Worst case, he’d be blown too far north and after a while realize he should turn south hoping he’s not actually too far south, in which case he’d make landfall at Bordeaux instead of Cork or Galway. But stellar navigation would give a rough latitude, and north of Ireland to Basque country is about 12 degrees difference in latitude. “If I’m at 52 degrees and travelled at least the distance to Ireland, I should hit land any time or the headwind is seriously stronger than I thought.”

Were there radios then? I know during the Pearl Harbor attack, the Luftwaffe pilots homed in on commercial radio broadcasts from Hawaii.

Over? Did you say “Over”? Nothing is “over” until WE decide it is!

And don’t forget Twinkletoes and Lucky Jim. The first cats to cross the atlantic by air.

The “Spirit of St Louis” did not have a radio as Lindbergh wanted to save weight so he could carry more fuel.

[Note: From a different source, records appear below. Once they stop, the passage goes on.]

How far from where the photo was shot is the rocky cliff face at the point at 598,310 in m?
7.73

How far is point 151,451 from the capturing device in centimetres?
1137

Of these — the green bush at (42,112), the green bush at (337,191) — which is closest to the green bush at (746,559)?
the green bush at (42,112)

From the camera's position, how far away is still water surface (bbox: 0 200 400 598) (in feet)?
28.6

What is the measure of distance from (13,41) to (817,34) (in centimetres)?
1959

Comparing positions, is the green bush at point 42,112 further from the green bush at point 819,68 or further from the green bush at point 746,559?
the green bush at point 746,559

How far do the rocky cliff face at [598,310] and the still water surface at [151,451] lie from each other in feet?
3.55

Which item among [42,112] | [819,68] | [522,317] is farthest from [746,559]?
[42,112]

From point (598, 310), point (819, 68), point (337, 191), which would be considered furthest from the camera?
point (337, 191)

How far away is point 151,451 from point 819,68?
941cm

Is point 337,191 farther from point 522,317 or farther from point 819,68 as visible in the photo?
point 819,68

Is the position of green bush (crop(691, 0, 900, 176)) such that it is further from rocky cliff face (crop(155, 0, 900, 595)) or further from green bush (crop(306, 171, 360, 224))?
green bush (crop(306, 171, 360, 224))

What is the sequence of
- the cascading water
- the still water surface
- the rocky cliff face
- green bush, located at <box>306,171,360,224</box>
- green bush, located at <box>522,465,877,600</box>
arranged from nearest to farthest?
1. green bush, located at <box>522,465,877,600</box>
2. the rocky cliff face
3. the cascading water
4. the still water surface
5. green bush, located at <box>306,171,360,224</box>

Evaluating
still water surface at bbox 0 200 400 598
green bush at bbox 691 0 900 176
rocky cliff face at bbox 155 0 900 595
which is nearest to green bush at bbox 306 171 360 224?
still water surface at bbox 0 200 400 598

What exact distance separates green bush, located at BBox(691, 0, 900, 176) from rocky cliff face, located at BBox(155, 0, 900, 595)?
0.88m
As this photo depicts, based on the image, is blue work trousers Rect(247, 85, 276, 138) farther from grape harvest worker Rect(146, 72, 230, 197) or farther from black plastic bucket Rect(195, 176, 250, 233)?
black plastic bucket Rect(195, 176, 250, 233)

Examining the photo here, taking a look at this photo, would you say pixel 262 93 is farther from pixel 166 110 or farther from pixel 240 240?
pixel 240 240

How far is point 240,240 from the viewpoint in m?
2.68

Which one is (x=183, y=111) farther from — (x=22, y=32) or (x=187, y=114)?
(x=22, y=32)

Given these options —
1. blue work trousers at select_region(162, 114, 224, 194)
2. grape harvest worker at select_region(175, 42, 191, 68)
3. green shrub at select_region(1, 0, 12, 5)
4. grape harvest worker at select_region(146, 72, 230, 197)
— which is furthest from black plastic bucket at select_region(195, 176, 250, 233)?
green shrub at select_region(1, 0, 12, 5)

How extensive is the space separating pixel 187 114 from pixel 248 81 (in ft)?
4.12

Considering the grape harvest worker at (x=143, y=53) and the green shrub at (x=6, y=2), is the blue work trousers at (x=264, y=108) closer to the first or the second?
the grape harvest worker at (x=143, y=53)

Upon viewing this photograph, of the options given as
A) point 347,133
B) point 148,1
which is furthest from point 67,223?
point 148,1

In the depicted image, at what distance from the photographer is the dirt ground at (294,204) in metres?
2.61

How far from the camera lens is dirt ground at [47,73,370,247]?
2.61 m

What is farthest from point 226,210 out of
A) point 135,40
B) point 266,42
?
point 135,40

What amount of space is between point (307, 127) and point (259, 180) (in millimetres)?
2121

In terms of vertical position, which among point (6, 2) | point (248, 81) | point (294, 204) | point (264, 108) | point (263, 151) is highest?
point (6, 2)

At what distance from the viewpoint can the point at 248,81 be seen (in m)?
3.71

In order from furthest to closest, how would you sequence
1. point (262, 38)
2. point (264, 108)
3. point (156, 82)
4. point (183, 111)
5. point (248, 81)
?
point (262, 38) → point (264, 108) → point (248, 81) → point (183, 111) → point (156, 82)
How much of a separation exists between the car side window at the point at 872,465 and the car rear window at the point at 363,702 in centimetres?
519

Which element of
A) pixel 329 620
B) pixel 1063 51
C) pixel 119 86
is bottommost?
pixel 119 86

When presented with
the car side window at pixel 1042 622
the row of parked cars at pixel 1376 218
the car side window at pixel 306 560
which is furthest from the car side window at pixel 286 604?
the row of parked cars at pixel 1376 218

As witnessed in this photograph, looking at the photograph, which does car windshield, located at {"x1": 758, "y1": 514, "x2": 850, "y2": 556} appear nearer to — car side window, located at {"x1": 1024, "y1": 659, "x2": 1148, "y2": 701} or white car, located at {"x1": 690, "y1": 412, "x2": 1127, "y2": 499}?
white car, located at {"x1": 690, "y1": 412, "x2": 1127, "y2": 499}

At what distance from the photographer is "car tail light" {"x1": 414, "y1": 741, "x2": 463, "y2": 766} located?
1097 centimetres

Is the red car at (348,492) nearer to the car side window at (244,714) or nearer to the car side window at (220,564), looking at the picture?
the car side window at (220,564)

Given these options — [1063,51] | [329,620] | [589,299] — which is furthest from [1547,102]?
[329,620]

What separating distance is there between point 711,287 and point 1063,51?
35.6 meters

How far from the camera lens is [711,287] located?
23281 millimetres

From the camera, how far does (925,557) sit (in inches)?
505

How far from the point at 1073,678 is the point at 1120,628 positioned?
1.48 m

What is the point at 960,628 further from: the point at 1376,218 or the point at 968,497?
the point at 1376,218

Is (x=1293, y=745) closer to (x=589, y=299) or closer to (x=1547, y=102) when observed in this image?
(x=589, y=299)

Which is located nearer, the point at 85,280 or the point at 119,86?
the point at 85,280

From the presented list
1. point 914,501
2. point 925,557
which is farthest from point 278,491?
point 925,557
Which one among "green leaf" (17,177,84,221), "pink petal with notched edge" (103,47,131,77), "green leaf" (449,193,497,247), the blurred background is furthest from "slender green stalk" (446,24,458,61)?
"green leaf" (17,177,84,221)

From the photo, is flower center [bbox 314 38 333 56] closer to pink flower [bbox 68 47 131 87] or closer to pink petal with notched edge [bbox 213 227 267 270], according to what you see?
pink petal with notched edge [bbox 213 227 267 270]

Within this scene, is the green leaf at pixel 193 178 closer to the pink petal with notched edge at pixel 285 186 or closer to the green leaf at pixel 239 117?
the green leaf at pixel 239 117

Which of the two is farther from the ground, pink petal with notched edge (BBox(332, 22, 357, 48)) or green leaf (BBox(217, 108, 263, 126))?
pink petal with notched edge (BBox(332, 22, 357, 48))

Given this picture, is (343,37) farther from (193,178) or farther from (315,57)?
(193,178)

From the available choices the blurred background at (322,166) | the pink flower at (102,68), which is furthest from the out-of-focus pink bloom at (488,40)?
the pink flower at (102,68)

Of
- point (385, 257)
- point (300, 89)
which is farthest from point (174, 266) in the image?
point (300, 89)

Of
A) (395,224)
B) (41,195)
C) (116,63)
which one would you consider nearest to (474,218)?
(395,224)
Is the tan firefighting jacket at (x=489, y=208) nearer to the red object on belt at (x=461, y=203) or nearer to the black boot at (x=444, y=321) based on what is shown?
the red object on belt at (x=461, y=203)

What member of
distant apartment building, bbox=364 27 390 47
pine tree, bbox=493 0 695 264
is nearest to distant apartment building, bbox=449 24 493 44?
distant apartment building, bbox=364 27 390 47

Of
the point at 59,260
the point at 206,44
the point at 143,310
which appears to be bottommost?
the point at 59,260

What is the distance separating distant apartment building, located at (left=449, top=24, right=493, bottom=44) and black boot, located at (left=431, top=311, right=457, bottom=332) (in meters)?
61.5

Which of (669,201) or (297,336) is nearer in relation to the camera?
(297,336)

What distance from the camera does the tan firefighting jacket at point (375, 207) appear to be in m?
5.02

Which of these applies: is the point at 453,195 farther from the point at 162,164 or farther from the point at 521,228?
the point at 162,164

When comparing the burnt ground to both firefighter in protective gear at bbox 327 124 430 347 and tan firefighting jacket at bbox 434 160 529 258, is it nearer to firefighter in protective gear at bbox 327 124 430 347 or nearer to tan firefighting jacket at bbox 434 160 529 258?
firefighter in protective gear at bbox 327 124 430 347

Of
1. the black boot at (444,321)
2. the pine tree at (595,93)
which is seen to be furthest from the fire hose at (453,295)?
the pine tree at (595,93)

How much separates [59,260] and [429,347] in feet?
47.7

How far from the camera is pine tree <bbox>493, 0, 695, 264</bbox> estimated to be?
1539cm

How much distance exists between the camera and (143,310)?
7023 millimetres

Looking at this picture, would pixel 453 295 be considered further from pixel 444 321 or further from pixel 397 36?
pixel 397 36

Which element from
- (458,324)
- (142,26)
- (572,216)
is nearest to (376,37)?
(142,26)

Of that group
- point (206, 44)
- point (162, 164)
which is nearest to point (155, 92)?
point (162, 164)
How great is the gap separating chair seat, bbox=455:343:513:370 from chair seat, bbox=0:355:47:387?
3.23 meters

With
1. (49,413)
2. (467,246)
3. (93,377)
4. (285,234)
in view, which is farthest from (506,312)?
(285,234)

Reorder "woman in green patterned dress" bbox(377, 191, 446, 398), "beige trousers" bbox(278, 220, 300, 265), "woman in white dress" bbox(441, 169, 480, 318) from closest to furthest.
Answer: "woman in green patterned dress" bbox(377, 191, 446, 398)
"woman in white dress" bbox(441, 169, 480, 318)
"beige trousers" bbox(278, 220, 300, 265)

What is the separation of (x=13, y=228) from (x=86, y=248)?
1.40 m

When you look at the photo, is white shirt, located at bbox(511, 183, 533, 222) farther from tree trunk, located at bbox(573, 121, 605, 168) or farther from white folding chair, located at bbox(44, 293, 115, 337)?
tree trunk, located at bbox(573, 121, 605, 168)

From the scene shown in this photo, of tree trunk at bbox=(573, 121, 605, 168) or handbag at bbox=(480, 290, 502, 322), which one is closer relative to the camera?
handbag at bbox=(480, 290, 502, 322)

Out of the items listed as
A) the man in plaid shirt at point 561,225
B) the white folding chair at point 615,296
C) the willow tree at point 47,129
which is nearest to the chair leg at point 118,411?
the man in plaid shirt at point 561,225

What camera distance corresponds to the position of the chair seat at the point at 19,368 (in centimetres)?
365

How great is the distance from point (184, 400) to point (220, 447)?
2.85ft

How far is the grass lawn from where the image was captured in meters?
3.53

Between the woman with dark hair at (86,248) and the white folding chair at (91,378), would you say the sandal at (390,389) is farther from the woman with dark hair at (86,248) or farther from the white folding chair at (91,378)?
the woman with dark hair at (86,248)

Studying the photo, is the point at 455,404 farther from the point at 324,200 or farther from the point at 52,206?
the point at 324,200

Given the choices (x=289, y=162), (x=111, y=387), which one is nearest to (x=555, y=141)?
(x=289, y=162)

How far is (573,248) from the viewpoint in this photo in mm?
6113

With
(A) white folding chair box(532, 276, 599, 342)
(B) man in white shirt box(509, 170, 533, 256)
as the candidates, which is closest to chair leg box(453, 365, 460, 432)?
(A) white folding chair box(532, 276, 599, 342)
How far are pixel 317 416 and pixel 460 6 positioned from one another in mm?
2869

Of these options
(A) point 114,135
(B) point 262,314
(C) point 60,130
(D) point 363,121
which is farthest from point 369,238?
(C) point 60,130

No wonder they couldn’t hit anything with precision in London, then, if they were using Hawaii radio.

Luftwaffe pilots just loved the steel guitar.

I’m not a WWII expert, but I’m willing to go out on a limb here and say the Luftwaffe was kinda rare over Pearl Harbor. Imperial Japanese Naval Aviation, not so much.

A Wright Whirlwind, even throttled down, sounds more like a hardware store being shaken by Godzilla than a whoosh, so the sailors probably couldn’t hear or understand Lindbergh.

Forget it. He’s rolling.

The British or the Germans had two radio beams for their aircraft to navigate. The other side attempted to jam or fake them.

British planes had RADAR quite early in the war although it was successfully kept secret. Much development was done in the US from the original work which was passed to them on Churchill’s orders.

Pilots on a slow aeroplane could easily use celestial navigation to fix their position so long as they could fly above any cloud cover.

WWII bombers had small windows for the navigator to view stars.

I had something like that happen to me once. A large boat was going by and someone on the boat had a bullhorn. The boat was too big to get close to shore, so the pilot yelled thru the bullhorn, “Ahoy on shore! Anybody! Which way is the canal?”

I ran down to the shore, and realized he would never hear me, so I just pointed south. I guess it worked, as he took off in that direction.

Obviously that was before GPS.

Did you search the paper the next day for shipwrecks? :slight_smile:
That is a pretty cool story.

It’s cool that Charles Lindbergh posts here.